# [Goal]
Reproduce everything from the start of the rows below down to the line containing "816 centimetres", both ends included, leaving the pictures out.

# [Available records]

***

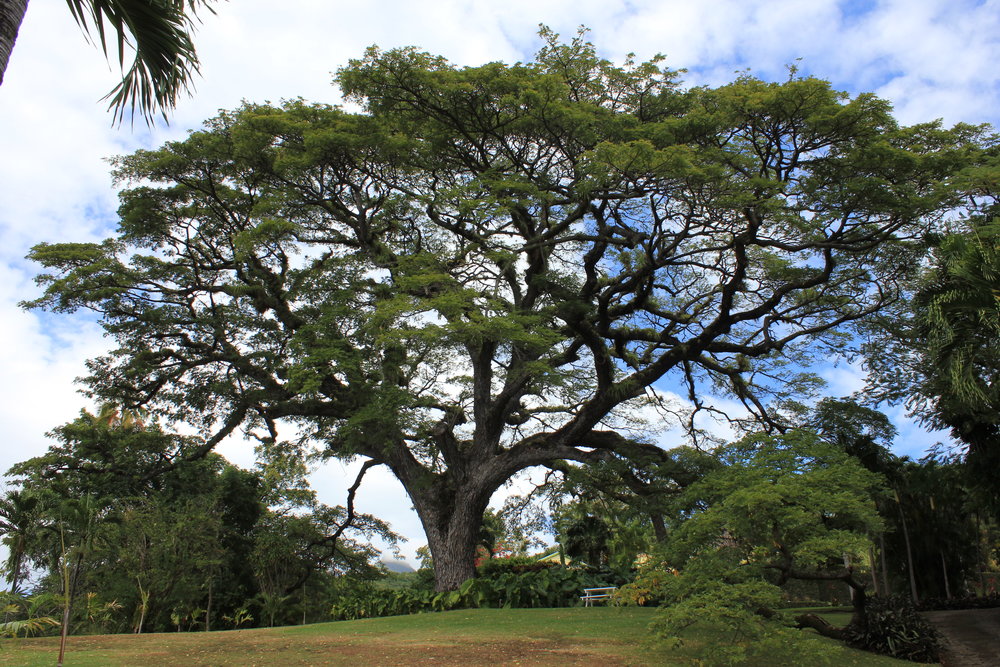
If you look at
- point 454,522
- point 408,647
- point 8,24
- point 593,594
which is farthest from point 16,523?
point 593,594

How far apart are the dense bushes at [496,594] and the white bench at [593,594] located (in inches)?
6.2

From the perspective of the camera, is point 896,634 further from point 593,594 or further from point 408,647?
point 408,647

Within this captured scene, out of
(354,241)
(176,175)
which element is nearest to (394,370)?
(354,241)

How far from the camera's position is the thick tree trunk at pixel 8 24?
4.02m

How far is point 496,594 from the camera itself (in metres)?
14.8

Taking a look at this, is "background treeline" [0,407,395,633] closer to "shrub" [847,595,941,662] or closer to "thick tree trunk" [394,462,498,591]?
"thick tree trunk" [394,462,498,591]

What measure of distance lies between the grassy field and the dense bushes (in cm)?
249

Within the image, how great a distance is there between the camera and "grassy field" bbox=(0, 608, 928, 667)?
816 centimetres

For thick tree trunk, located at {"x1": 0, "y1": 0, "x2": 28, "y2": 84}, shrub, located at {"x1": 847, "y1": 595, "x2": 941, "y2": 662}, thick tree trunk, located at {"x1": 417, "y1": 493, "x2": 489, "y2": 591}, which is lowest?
shrub, located at {"x1": 847, "y1": 595, "x2": 941, "y2": 662}

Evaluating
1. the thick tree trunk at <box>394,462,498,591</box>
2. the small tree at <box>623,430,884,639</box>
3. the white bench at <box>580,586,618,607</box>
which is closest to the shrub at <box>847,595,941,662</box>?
the small tree at <box>623,430,884,639</box>

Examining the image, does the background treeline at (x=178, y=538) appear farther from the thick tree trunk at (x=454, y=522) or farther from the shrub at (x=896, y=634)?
the shrub at (x=896, y=634)

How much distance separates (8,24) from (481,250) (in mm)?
10936

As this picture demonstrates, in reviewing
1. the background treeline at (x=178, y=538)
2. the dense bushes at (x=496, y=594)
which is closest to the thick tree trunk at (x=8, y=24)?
the background treeline at (x=178, y=538)

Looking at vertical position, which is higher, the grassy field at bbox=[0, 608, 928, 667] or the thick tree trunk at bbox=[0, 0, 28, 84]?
the thick tree trunk at bbox=[0, 0, 28, 84]
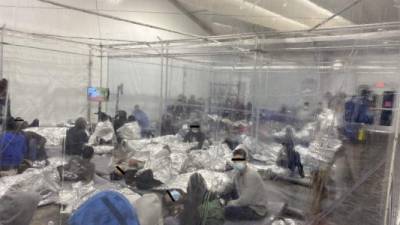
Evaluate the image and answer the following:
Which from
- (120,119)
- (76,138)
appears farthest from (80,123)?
(120,119)

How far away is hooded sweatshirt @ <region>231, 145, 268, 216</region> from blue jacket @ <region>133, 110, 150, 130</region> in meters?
2.00

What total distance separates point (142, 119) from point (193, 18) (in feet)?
5.46

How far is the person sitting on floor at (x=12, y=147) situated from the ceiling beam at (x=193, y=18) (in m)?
1.71

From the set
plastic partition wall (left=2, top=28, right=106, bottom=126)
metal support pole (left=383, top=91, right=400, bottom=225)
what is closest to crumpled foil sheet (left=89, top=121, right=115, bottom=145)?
plastic partition wall (left=2, top=28, right=106, bottom=126)

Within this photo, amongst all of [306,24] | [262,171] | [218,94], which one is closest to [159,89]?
[218,94]

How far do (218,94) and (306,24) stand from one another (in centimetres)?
112

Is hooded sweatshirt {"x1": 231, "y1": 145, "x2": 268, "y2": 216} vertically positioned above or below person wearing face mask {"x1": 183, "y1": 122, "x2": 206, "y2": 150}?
below

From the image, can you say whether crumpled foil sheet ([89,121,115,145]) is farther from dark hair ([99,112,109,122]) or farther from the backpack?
the backpack

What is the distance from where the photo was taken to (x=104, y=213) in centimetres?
126

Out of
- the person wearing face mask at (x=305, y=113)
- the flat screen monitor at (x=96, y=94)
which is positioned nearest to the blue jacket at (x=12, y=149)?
the flat screen monitor at (x=96, y=94)

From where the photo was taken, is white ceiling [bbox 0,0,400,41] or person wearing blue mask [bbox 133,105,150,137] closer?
white ceiling [bbox 0,0,400,41]

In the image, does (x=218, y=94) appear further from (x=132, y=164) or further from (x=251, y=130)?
(x=132, y=164)

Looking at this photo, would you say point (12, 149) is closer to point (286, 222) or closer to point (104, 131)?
point (104, 131)

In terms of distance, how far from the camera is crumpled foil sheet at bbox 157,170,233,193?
2.31m
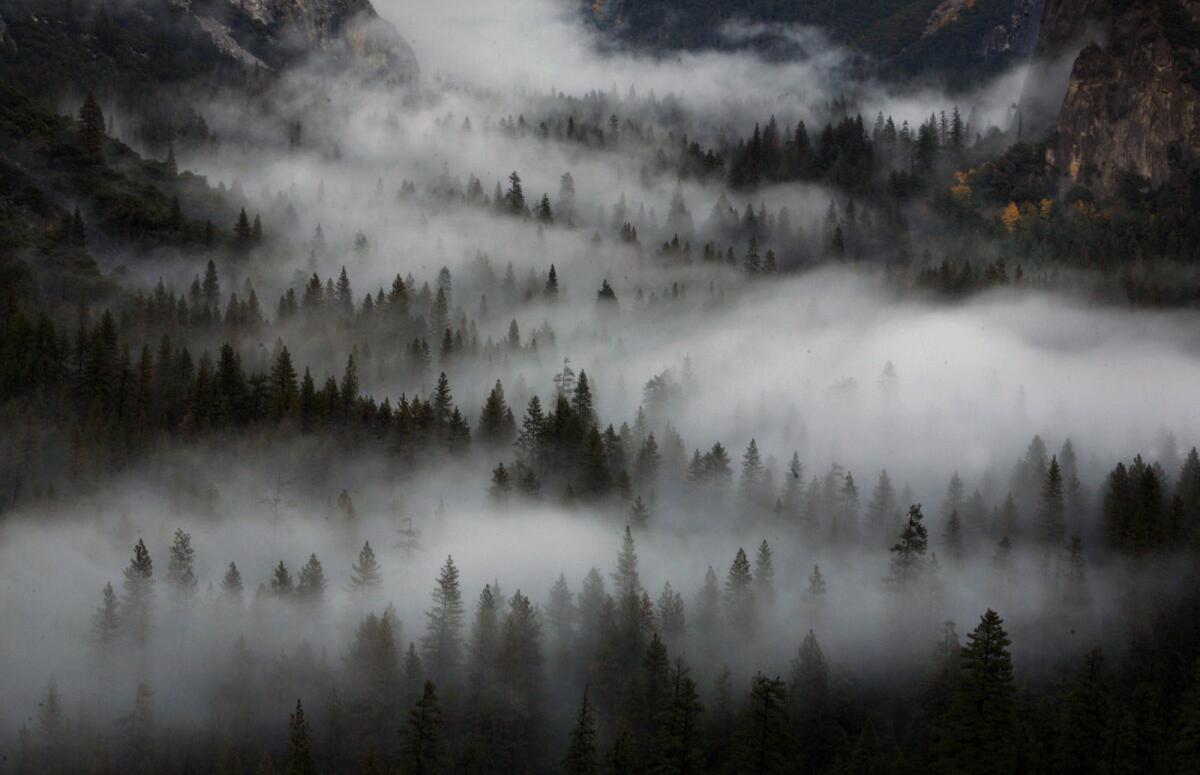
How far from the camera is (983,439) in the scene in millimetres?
189500

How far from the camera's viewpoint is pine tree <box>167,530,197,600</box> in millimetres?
131875

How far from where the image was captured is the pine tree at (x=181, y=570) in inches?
5192

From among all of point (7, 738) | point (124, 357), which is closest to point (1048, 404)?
point (124, 357)

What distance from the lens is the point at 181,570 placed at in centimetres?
13362

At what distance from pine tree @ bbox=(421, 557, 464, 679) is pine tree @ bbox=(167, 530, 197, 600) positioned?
Result: 2265 centimetres

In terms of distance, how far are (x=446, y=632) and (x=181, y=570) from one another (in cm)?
2691

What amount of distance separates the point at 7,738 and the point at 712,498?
77.0m

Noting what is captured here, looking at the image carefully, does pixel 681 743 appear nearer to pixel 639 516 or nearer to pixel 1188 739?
pixel 1188 739

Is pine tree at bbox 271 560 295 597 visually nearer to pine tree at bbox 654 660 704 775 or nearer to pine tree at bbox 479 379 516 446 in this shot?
pine tree at bbox 479 379 516 446

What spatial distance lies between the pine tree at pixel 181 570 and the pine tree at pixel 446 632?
74.3ft

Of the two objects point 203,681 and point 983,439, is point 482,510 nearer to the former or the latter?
point 203,681

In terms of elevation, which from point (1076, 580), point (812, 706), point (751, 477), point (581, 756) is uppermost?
point (751, 477)

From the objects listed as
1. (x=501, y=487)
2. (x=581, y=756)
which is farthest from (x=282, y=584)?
(x=581, y=756)

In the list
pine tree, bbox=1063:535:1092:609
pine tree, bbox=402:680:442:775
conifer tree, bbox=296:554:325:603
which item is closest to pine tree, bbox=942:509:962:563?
pine tree, bbox=1063:535:1092:609
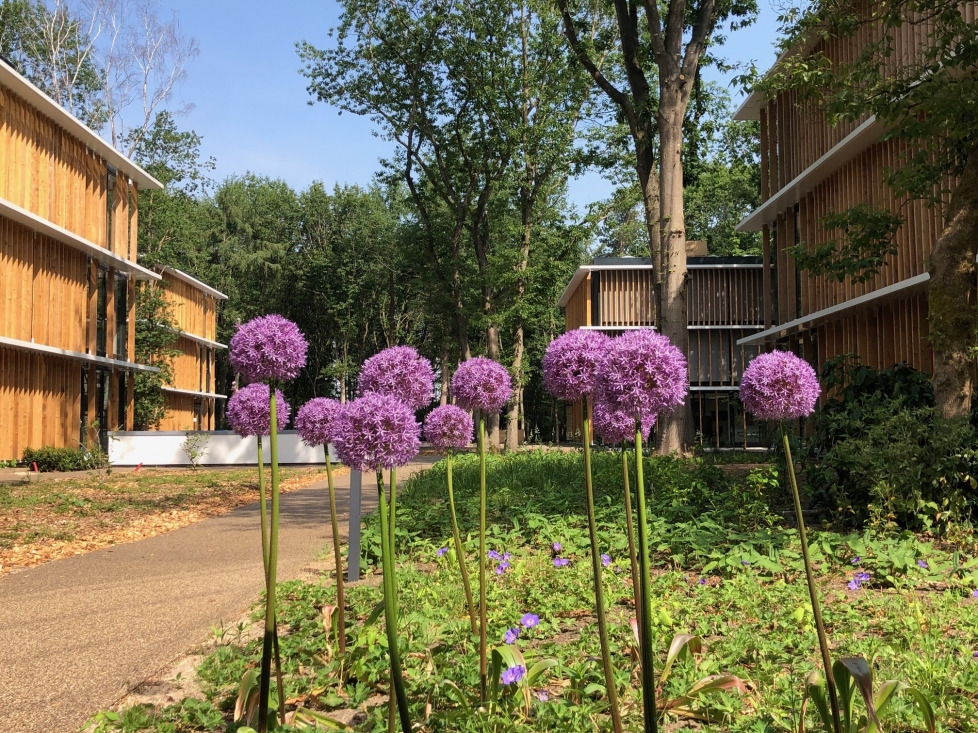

***

# [Result for this exercise]
If you look at
- point 454,522
- point 408,647
- point 8,24
- point 593,594
which is farthest from point 16,523?
point 593,594

How far apart are the dense bushes at [496,594] and the white bench at [593,594] located (in inches)?
6.2

From the perspective of the camera, is point 896,634 further from point 593,594 or further from point 408,647?
point 408,647

Within this captured scene, out of
(354,241)
(176,175)
which element is nearest to (394,370)?
(354,241)

How far from the camera's position is the thick tree trunk at pixel 8 24?
4.02m

How far is point 496,594 from the camera itself (in metres)?
14.8

Taking a look at this, is "background treeline" [0,407,395,633] closer to "shrub" [847,595,941,662] or closer to "thick tree trunk" [394,462,498,591]?
"thick tree trunk" [394,462,498,591]

What measure of distance lies between the grassy field and the dense bushes (in cm)?
249

Within the image, how great a distance is there between the camera and "grassy field" bbox=(0, 608, 928, 667)?
816 centimetres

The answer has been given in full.